Some parts of the manuscripts were crossed out or unreadable. Those were reproduced in red, strike-through font, or reconstructed from scratch. These parts only add new layers to the narrative. For example, why Zampanò go through all his notes and tried to erase every reference to the Minotaur of Crete and it’s famous maze? Why were several pages of the manuscript badly burned but not discarded? Why are some words consistently misspelled in particular way. Why are some words always written with a different colored font?
There is another layer to House of Leaves – it also works as a satire of literally criticism. Zampanò’s meticulous analysis is time and time again brutally deconstructed by Truant’s, fact based approach. Academic sophistication clashes with gritty down to earth language of the streets.
The more you dig into it, the more interesting stuff you find out. The book is constructed as a puzzle with missing pieces. You may never be able to see the big picture but the process of fitting the pieces together can be very entertaining.
House of Leaves is smart, thrilling and deeply disturbing on many layers. I can almost guarantee that it will make you uneasy by slowly smuggling in disturbing themes and images into your subconsciousness. Not only that – it will make you think, question it’s every line and search for deeper meanings on every page. Sometimes they are there, sometimes it’s just the author taking you for an intellectual ride and leaving you stranded at some abandoned dead end.
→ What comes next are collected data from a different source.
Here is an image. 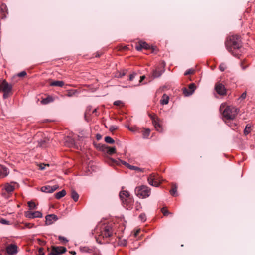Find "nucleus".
Listing matches in <instances>:
<instances>
[{
  "mask_svg": "<svg viewBox=\"0 0 255 255\" xmlns=\"http://www.w3.org/2000/svg\"><path fill=\"white\" fill-rule=\"evenodd\" d=\"M228 51L234 56H238V51L241 47L240 38L238 35H233L229 37L225 42Z\"/></svg>",
  "mask_w": 255,
  "mask_h": 255,
  "instance_id": "obj_1",
  "label": "nucleus"
},
{
  "mask_svg": "<svg viewBox=\"0 0 255 255\" xmlns=\"http://www.w3.org/2000/svg\"><path fill=\"white\" fill-rule=\"evenodd\" d=\"M111 229L110 226H104L102 227L97 226L92 234L95 235L96 241L100 244H102L104 241H102V238L104 239L111 237Z\"/></svg>",
  "mask_w": 255,
  "mask_h": 255,
  "instance_id": "obj_2",
  "label": "nucleus"
},
{
  "mask_svg": "<svg viewBox=\"0 0 255 255\" xmlns=\"http://www.w3.org/2000/svg\"><path fill=\"white\" fill-rule=\"evenodd\" d=\"M220 110L222 113L224 119L226 120L234 119L238 113L237 108L233 106H226L223 104H222L220 106Z\"/></svg>",
  "mask_w": 255,
  "mask_h": 255,
  "instance_id": "obj_3",
  "label": "nucleus"
},
{
  "mask_svg": "<svg viewBox=\"0 0 255 255\" xmlns=\"http://www.w3.org/2000/svg\"><path fill=\"white\" fill-rule=\"evenodd\" d=\"M120 199L123 206L127 209H131L134 203L133 198L130 196V193L127 190H122L119 193Z\"/></svg>",
  "mask_w": 255,
  "mask_h": 255,
  "instance_id": "obj_4",
  "label": "nucleus"
},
Zampanò is a liar, and Truant is going insane – so anything they say should be treated with a grain of salt. You know you are reading a work of fiction. But somehow these two negatives combine and form a positive that draws you in and makes you personally involved in the story. You almost want to take out your measuring tape and check whether or not your room is the same size on the inside as it is on the outside… But you are to scared that the results might not match to actually do it.
Seriously, go read it now. It is a bit more expensive than your average paperback novel due to the unusual presentation but it is worth every penny.